Je suis très heureux que vous m'ayez répondu et je remets à correspondre avec vous à un nouvel échange, lorsque vous le jugerez souhaitable.
Amicalement

Torrentiel


Mme. L.F.
7 mai 2010, 7h12

Bonjour Torrentiel ,

Merci de votre réponse, je suis contente de voir qu’effectivement vous n’êtes pas un contempteur de la psychanalyse.
J’espère ne pas trop vous prendre de temps. Moi, j’en ai un petit peu, et je vais vous répondre par fragments, marqué d’un astérisque pour que ce ne soit trop long ni pour l’un ni pour l’autre, en sériant chaque problème.

Ante-scriptum : juste à l’instant, je vous signale sur internet, sur le Monde d’aujourd’hui, une discussion intéressant entre Onfray, Sibony, Badou, Si vos l’avez manquée, et si vous le désirez, je pourrai vous les envoyer en pièces jointes.

*Psychanalyse et détresse sociale

Mais au fait, bien sur que la psychanalyse s’est adaptée aux plus démunis. Comment ignorer toutes ses nouvelles adaptations ? Et ceci a commencé avec Wilhelm Reich. Et dans ce cas, elle n’est pas « classique » avec divan et parole. Elle s’est d’abord adaptée aux enfants aux tout-petits, avec les dessins et le modelage. Vous ni’ ignorez sans doute pas que Freud était entouré d’enfants, ainé d’une famille nombreuse, père de six enfants, grand-père de plusieurs pétris enfants. La psychanalyse n’est pas seulement une théorie pour séduire des intellectuels, mais une théorie construite sur le développement du petit enfant, à partir de la neurophysiologie et de la psychologie de l’enfant Voyez Mélanie Klein, Winnicott, Françoise Dolto et Maud Mannoni… Et quand on a côtoyé des enfants, - et même ses propres enfants, on est sidéré de retrouver la théorie analytique illustrée, et de voir que les souffrances ne sont pas dans les faits, mais dans l’imaginaire de l’enfant, bien souvent où dans sa construction mentale limitée. La sexualité enfantine existe bien, et les enfants demandent en mariage leurs parents, expriment des souhaits d’orphelinat avec délices et en toute gentillesse « Quand tu seras morte, je pourrais avoir ta belle robe noire ? » et « on serait seuls au monde » … et démarre un jeu palpitant).
Les enfants, sont d’abord les plus faibles et les plus démunis. Freud et compagnie s’en sont occupés.

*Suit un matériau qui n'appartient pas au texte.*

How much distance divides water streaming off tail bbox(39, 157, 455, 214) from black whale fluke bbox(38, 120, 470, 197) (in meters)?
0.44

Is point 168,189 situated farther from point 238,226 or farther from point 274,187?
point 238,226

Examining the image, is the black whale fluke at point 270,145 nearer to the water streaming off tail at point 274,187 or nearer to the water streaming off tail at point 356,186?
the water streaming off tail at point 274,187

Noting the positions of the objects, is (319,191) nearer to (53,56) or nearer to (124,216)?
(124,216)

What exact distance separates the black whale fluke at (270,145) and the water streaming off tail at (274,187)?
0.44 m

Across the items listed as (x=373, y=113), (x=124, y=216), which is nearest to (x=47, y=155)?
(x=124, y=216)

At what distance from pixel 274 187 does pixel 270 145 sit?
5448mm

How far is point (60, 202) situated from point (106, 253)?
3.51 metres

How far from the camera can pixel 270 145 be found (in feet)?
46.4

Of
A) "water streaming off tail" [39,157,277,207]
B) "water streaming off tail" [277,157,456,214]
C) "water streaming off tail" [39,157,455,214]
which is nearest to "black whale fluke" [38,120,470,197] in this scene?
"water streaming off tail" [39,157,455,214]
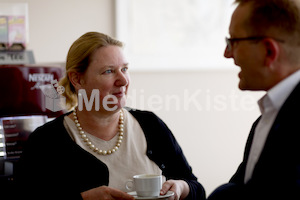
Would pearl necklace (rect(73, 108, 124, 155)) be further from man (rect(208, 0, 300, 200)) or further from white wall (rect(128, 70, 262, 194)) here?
white wall (rect(128, 70, 262, 194))

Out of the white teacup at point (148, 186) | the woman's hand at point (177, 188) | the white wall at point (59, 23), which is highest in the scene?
the white wall at point (59, 23)

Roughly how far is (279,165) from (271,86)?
26cm

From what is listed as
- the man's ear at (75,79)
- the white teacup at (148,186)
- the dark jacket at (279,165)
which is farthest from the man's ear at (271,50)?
the man's ear at (75,79)

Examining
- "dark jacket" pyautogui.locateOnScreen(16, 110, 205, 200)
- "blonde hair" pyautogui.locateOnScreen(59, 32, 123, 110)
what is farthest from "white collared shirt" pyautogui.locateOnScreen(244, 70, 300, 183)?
"blonde hair" pyautogui.locateOnScreen(59, 32, 123, 110)

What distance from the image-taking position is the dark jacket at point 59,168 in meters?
1.75

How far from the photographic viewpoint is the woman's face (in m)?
1.86

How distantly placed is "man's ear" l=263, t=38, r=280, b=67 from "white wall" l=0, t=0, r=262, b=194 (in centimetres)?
215

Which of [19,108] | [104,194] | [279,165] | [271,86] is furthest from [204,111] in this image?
[279,165]

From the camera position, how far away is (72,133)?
1856 mm

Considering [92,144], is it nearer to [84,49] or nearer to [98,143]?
[98,143]

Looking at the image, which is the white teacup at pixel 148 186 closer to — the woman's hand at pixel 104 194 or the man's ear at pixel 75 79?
the woman's hand at pixel 104 194

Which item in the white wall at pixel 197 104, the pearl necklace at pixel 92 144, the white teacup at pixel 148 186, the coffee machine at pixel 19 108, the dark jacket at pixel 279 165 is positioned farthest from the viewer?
the white wall at pixel 197 104

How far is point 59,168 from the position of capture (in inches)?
69.8

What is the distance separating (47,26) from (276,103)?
2282mm
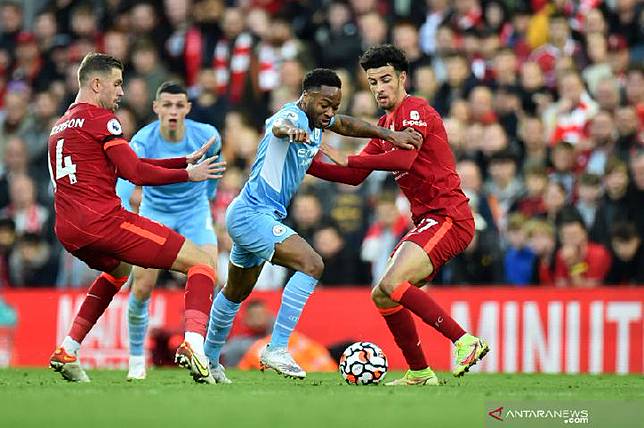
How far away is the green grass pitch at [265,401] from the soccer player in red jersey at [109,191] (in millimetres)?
814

Avant le besoin de roses, l’homme a absolument besoin de pain et d’un toit.
Come les enfants, les SDF sont dans la détresse.
Les SDF ont besoin d’un toit d’abord, de nourriture, de savon. Parodiant Marx., je dirais que la psychanalyse ne doit pas marcher sur la tète, il faut d’abord la remettre sur ses pieds : il ya des efforts pour adapter l’esprit psychanalytique aux « errants urbains», après les besoins essentiels satisfaits, mais pas sur un divan, bien sur. C’est bien ce qu’a essayé de faire Wilhem Reich, non ? Il n’était pas le seul. Le divan et le mur ne sont d’ailleurs pas généraux, car s’allonger devant son psy n’est pas toujours possible pour certains.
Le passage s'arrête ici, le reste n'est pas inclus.